====== Provided passage

Traceroute question

CheesyBreadCheesyBread Member Posts: 99 ■■□□□□□□□□
Guys, what does this mean when it shows the !A * !A ? I'm trying to traceroute an MPLS link and this is all I get.



AR#traceroute 192.168.105.10

Type escape sequence to abort.
Tracing the route to 192.168.105.10

1 192.168.105.10 !A * !A
AR#

Comments

  • MrBrianMrBrian Member Posts: 520
    Ahh, I had just read about this in the Cisco white pages recently and your question reminded me of it.. I kind of skipped over it the first time, but now rereading it, I feel like I learned something new, thanks! Lol.

    Anyways, it looks like an A in the traceroute output means "Administratively prohibited (example, access list)." So there you have it. Not sure why you get a combo of ! and A though, that'll take more pondering. It's got me curious though.. The ping program outputs a ! for a echo reply, but I didn't think traceroute output that.. I know that traceroute sends out UDP datagrams to random, unreachable ports, so the program knows when it hit the destination upon receiving a destination port unreachable. Also, each hop is noted by receiving an icmp time exceeded error because of the TTL expiring. So I'm trying to imagine the access-list.. If you find it I wanna see it lol.

    Here's the link to the Cisco documentation.. it covers ping and traceroute. Just scroll way down for traceroute info and you'll see the table with the meaning of each possible character output.

    Understanding the Ping and Traceroute Commands - Cisco Systems
    Currently reading: Internet Routing Architectures by Halabi
  • MrBrianMrBrian Member Posts: 520
    Hmm.. there's also some documentation on using traceroute in an MPLS network, which may be of more value to you.

    The Traceroute Command in MPLS  [MPLS] - Cisco Systems
    Currently reading: Internet Routing Architectures by Halabi
  • CheesyBreadCheesyBread Member Posts: 99 ■■□□□□□□□□
    I had reviewed the MPLS traceroute section extensively since there is a confirmed "traceroute mpls ipv4 A.B.C.D/32" command and I wanted to make sure I didn't over look that.

    I believe I had a wrong IP address, I think. I checked the MPLS section in my Sprint Compass account and found a different IP for our alaska site. I did a traceroute on that :

    AR#traceroute 172.30.0.9

    Type escape sequence to abort.
    Tracing the route to 172.30.0.9

    1 172.30.0.1 4 msec 4 msec 4 msec
    2 172.30.0.25 [MPLS: Label 8419 Exp 0] 24 msec 28 msec 32 msec
    3 172.30.0.26 108 msec 112 msec 108 msec
    4 172.21.48.245 108 msec 116 msec 116 msec
    5 172.21.48.250 108 msec 112 msec 108 msec
    6 172.30.0.9 112 msec * 108 msec
    AR#

    I'm really struggling here. Our only WAN guy is like on the brink of suicide because he's so busy, he can't even really sleep and he's trying to give me a crash course in MPLS and WAN routing so I can take over as the engineer for that stuff.

    Only thing is, I'm barely CCNA level and I'm reading the 2010 Cisco Press MPLS fundamentals AND a cisco press ROUTE book which are both way over my head.

    I have the next 10 days off as "vacation" but they want me to read both these books by the time I come back.
  • MrBrianMrBrian Member Posts: 520
    Your guys' team must be pretty small eh? Well hey, soak it up man. I think it sounds kind of awesome lol. The fact that they're relying on you to be responsible for something you admittedly don't really know. You'll learn a ton from it probably. Only thing that's tough is they're only giving you 10 days to try and learn it!

    It does sound pressuring though, I will admit. Just do your best to soak it up and stay positive. I think this whole experience will only make you a better engineer moving forward.
    Currently reading: Internet Routing Architectures by Halabi
  • drkatdrkat Banned Posts: 703
    Most hops in a trace through MPLS will time out - a lot of routers do not respond.

    My main expertise is WAN stuff so if you have any questions feel free to PM me.

    What we're really concerned with the trace is the last hop if it completes or where it starts timing out

    also with determining "lag" we're looking at the time on the last hop not the intermediate ones since routers are design to route traffic and return icmp requests last.

============
====== Dataset excerpt

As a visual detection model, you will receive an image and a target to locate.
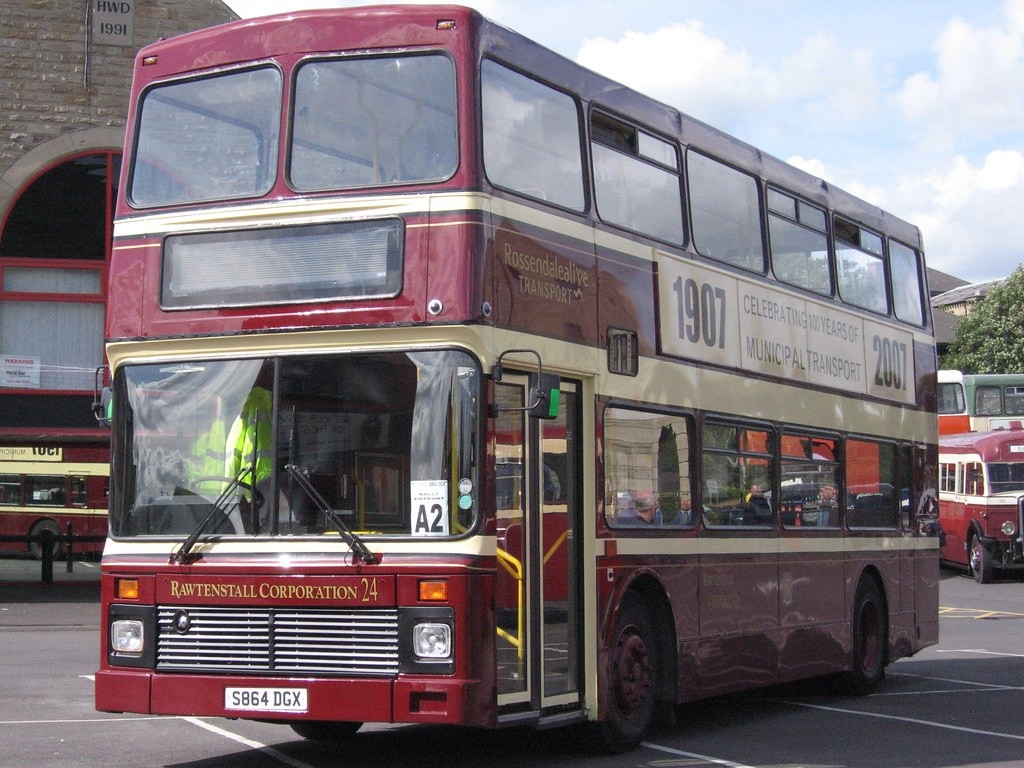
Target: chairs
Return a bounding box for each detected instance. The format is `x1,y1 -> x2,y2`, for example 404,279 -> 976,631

============

Exercise goal: Write out the section of the traceroute thread that starts with "AR#traceroute 172.30.0.9" and goes on through "for that stuff.", word for word.

Answer to the exercise:
AR#traceroute 172.30.0.9

    Type escape sequence to abort.
    Tracing the route to 172.30.0.9

    1 172.30.0.1 4 msec 4 msec 4 msec
    2 172.30.0.25 [MPLS: Label 8419 Exp 0] 24 msec 28 msec 32 msec
    3 172.30.0.26 108 msec 112 msec 108 msec
    4 172.21.48.245 108 msec 116 msec 116 msec
    5 172.21.48.250 108 msec 112 msec 108 msec
    6 172.30.0.9 112 msec * 108 msec
    AR#

    I'm really struggling here. Our only WAN guy is like on the brink of suicide because he's so busy, he can't even really sleep and he's trying to give me a crash course in MPLS and WAN routing so I can take over as the engineer for that stuff.